Selection >>
This amendment proposes that there would be more competition and no restriction in obtaining access to the profession of solicitor. This is an issue about which the public has been concerned for some time and which crops up regularly. In all other professions there is free access. If one qualifies as an accountant one can practise as an accountant provided the proper examinations are completed. I do not see why there should be regulations to restrict access to the profession of solicitor.
The amendment is not necessary as there is separate legislation governing competition and restrictive practices.
The competition Act of 1990 prohibits anti-competitive practices. The Minister for Enterprise and Employment has a Bill before the Dáil at present amending and strengthening that Act by providing for public enforcement of the law on competition by the competition authority. The Law Society, like any other controlling body of a profession, is subject to the provisions of the competition Act of 1990 and will be subject to the amended provisions. That Act provides a comprehensive scheme for dealing with allegations of anti-competitive practices. I am advised that using regulations in order to restrict access to the profession would leave the society open to challenge under the competition Act.
The amendment is a stand alone provision which makes it an offence for the society to restrict access to the profession. I admit that it is commendable. However, the offence might be difficult to prove. While I appreciate what the Senator is trying to achieve, I do not believe the amendment is the best method of attaining his objective. The competition Act appears to be the most appropriate vehicle for dealing with anti-competitive practices by any profession.
One area where the Law Society could restrict access to the profession is obviously education. The vocational training of solicitors at present is ruled by the Law Society. However, there is a provision in section 49 of the Bill which requires that any regulations made in regard to the education and training of solicitors and apprentices shall be made only with the concurrence of the Minister for Justice. The Minister, therefore, will have a power of veto over any draft regulations prepared by the society in the area of education or apprenticeship. If the Minister is not satisfied with any draft regulations he or she can refuse to concur with them.

Instructions >>
1 > Reproduce verbatim everything in the debate on access to the profession of solicitor from "The competition Act of 1990 prohibits" down to "the competition Act.".
2 > Resume the debate on access to the profession of solicitor, starting after its final sentence.

Material supplied >>
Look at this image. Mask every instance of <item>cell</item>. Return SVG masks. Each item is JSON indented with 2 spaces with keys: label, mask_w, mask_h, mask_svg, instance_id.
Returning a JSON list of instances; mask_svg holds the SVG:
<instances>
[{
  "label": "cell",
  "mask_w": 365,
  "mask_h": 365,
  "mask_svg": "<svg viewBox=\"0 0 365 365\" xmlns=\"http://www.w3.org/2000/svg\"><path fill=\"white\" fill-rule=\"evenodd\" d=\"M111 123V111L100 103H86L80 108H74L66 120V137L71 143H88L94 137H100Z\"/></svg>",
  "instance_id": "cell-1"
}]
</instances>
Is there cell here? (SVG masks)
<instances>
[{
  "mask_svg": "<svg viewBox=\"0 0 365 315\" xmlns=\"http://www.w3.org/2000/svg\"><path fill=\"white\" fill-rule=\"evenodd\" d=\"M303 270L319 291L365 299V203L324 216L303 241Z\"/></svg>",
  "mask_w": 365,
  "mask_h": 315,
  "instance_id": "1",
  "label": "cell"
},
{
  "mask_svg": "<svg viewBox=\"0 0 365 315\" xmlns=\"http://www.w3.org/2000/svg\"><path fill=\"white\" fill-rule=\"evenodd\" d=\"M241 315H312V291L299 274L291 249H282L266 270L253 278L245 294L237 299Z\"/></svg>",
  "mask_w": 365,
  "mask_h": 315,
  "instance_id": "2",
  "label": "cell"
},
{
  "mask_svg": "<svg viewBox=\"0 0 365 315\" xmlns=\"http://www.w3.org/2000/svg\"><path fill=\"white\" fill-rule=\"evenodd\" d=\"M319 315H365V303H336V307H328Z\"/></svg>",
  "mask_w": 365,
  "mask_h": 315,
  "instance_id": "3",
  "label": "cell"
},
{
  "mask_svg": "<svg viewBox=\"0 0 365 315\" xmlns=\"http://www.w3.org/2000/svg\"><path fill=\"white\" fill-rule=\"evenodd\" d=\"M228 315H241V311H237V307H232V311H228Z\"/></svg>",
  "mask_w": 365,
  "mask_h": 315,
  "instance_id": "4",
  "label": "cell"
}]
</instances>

Results for each task >>
1 >
The competition Act of 1990 prohibits anti-competitive practices. The Minister for Enterprise and Employment has a Bill before the Dáil at present amending and strengthening that Act by providing for public enforcement of the law on competition by the competition authority. The Law Society, like any other controlling body of a profession, is subject to the provisions of the competition Act of 1990 and will be subject to the amended provisions. That Act provides a comprehensive scheme for dealing with allegations of anti-competitive practices. I am advised that using regulations in order to restrict access to the profession would leave the society open to challenge under the competition Act.

2 >
It was precisely because the Government was concerned about access to the profession that the restrictions on apprenticeships are being eased through a number of measures in this Bill.
I accept the Minister's assurances that this area is covered under competition legislation and its amending legislation currently before the Dáil. I also accept his assurance that it is covered by regulations under this Bill which ensure that there are no restrictions on the availability of education for anybody who wishes to become a solicitor. When the competition Bill comes before the House we will examine it to ensure that it covers this area. Under the circumstances we are happy to withdraw the amendment.
Amendment No. 11 is out of order as it is outside the scope of the Bill as read a Second Time. Amendment No. 12 is out of order as it is outside the scope of the Bill as read a Second Time.
I move amendment No. 13:
In page 72, between lines 11 and 12 to insert the following new subsection:
"(3) Where a person wishes to take legal action against a solicitor, the Society shall be required to nominate three suitably qualified and experienced solicitors, from whom the complainant may select one to act on his behalf, and the Society and the nominated solicitors shall have no discretion, unless another solicitor voluntarily comes forward, in the matter, and that the terms of engagement shall otherwise be the ordinary terms of engagement of that solicitor, and that the Society shall immediately remove from the register of solicitors, for a period of five years, the name of any solicitor who refuses to act against another solicitor when nominated by the Society to do so.".
I have listened to the debate on this matter this morning. I understand there is a pool of solicitors from which a complainant may choose a solicitor. I am happy that our concerns in this regard are covered by the provisions of the Bill.
I move amendment No. 14:
In page 72, subsection (1), line 14, to delete "client" and substitute "person giving the instructions".
This amendment seeks to delete the word "client" to describe the person giving instructions. The person would not necessarily be a client.
This is essentially a drafting amendment. The draftsman has been consulted about this matter and he is satisfied with the way the section has been drafted. "Client" has a wide meaning in section 2 of the Bill. It is defined as including the personal representative of a client and other persons. However, this wide definition of a client is qualified by section 2 which states that the wider meaning applies unless the context otherwise requires.
The draftsman's advice is that under section 68 the context requires a narrow definition of the word "client". Subsection (1) must be read as a whole and it is clear that the client referred to in line 14 relates to the person who gives instructions to the solicitor in the first place. In summary, I am advised that "client" should be given its ordinary and natural meaning and not its wider meaning. I ask Senator Enright to withdraw the amendment.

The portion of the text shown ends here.